Os monstros precisam de amigos. Não, não nos referimos a Manuel Cruz ou à discografia dos Ornatos Violeta, mas a Jasper Philipsen, o musculado velocista belga da Alpecin - Deceuninck, o sprinter que deixou para trás o rótulo de Jasper disaster para ser referência nas chegadas compactas. Em Sanremo, no monumento mais apetecível para especialistas versáteis como ele, o monstro teve um amigo.
Já na entrada do último quilómetro da Milão-Sanremo, a clássica que arrancou em 1907 e se confunde com a história do ciclismo desde os seus primórdios, Thomas Pidcock, o craque britânico da INEOS, estava isolado na frente. A qualidade do rei das descidas, associada à proximidade da meta, fez disparar os alarmes em quem perseguia.
Lá atrás, Mathieu Van der Poel, a épica feita corredor, uma epopeia em cima de duas rodas, já percebera que repetir a vitória de 2023 seria difícil. Havia um grupo relativamente numeroso e a discussão ao sprint com tanta gente não o beneficiaria. E o monstro foi amigo do monstro que precisava de amigos: o campeão do mundo colocou-se a perseguir Pidcok, qual locomotiva humana, rebocando carruagens de ciclistas atrás de si, tudo para benefício do seu colega da Alpecin.
A vantagem foi anulada, abrindo-se caminho a uma discussão para velocistas, uma raridade nos últimos tempos da Classicissima. Aí, Jasper entrou no terreno de Philipsen, músculos ativos, velocímetro no máximo, esticar de bicicleta no risco final.

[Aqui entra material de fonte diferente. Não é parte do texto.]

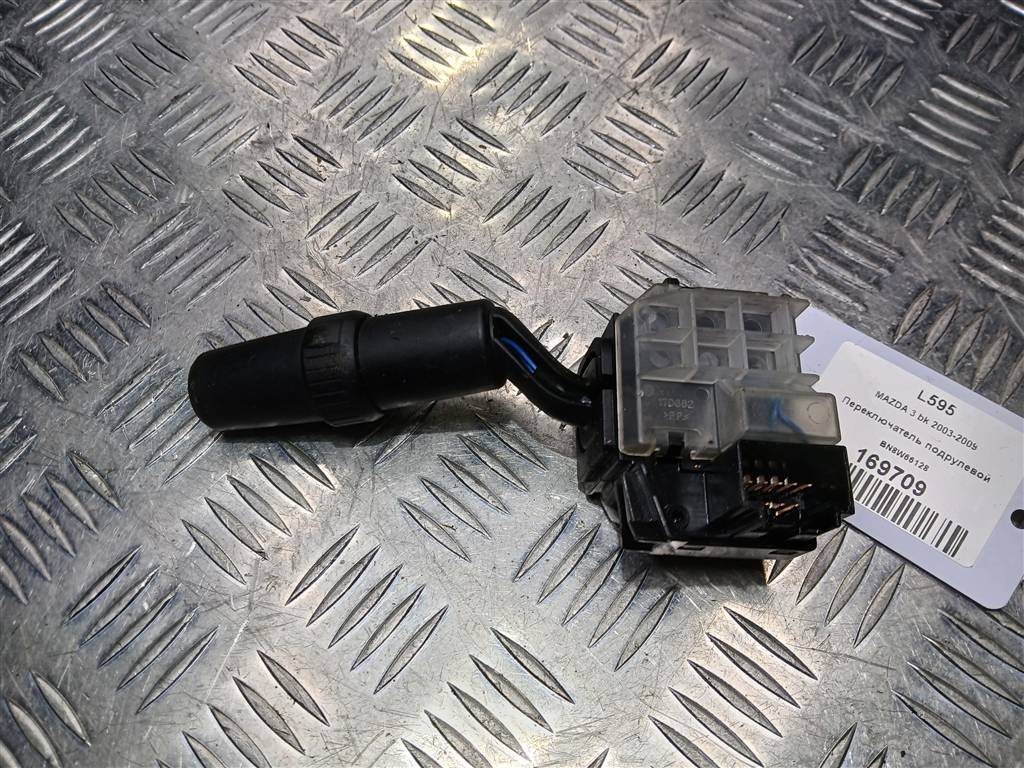 переключатель подрулевой MAZDA 3 2.0 MT (150 л.с.)3  BK (2003—2006) Седан BN8W66128, 2360 рублей, Москва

O triunfo foi dele, o 15.º belga a erguer os braços em Sanremo.
A Milão-Sanremo é o primeiro dos cinco monumentos da época do ciclismo. A ela seguem-se a Volta à Flandres e o Paris-Roubaix, no pavê, a Liège-Bastogne-Liège e a Lombardia. Durante mais de seis horas, o pelotão foi indo da Lombardia até perto da costa.
O maior interessado em evitar uma chegada ao sprint era Tadej Pogacar, o fenómeno da UAE-Emirates que precisava de uma corrida atacada nas dificuldades finais, a Cipressa e o Poggio, as colinas que ditam se, em Sanremo, há chegada compacta ou espaço para ousados atacantes.
A Emirates entrou na Cipressa mostrando a potência da jovem promessa Isaac del Toro. O mexicano conseguiu esticar o grupo, mas depois faltou continuidade ao trabalho. A corrida não foi endurecida, os velocistas não ficaram para trás. o final, Pogi lamentou que a jornada “não tenha sido muito dura”, apesar das “pernas incríveis” que apresentava. Tadej tentou, mas o trabalho coletivo não esteve lá.
No final do Poggio, quando a corrida se preparava para a descida final, o esloveno atacou duas vezes. Van der Poel, com uma facilidade assombrosa, foi sempre buscar o seu rival, um par de audazes ciclistas, pontas-de-lança da era dourada das bicicletas.
Fora do território Pogacar, a Milão-Sanremo entrou na zona Philipsen. Pidcock, maravilhoso outisder, tentou contrariar a lógica, mas Van der Poel quis que houvesse passagem de testemunho dentro da Alpecin. Jasper disaster é um monstro no sprint que teve no campeão do mundo um valioso amigo.